BEGIN Material supplied

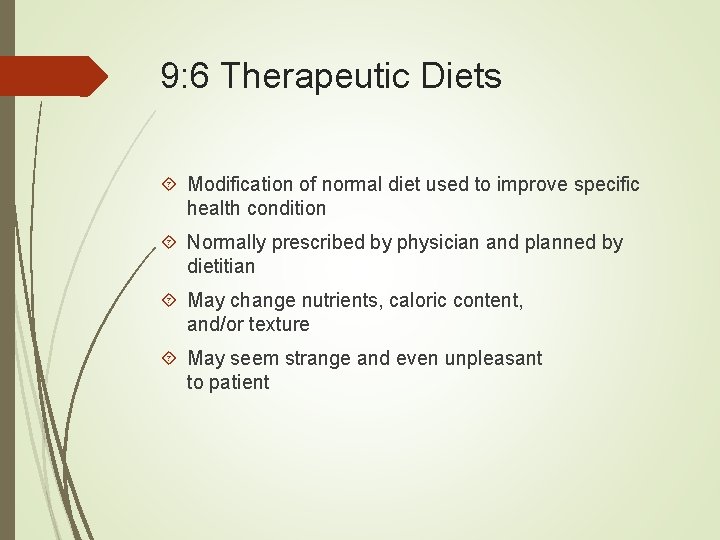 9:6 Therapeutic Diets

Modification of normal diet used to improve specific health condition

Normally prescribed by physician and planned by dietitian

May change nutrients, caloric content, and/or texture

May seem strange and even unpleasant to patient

END Material supplied

_Work order_
Above are the entries; write them out again exactly, omitting the pictures.

_Exercise output_
 9:6 Therapeutic Diets

Modification of normal diet used to improve specific health condition

Normally prescribed by physician and planned by dietitian

May change nutrients, caloric content, and/or texture

May seem strange and even unpleasant to patient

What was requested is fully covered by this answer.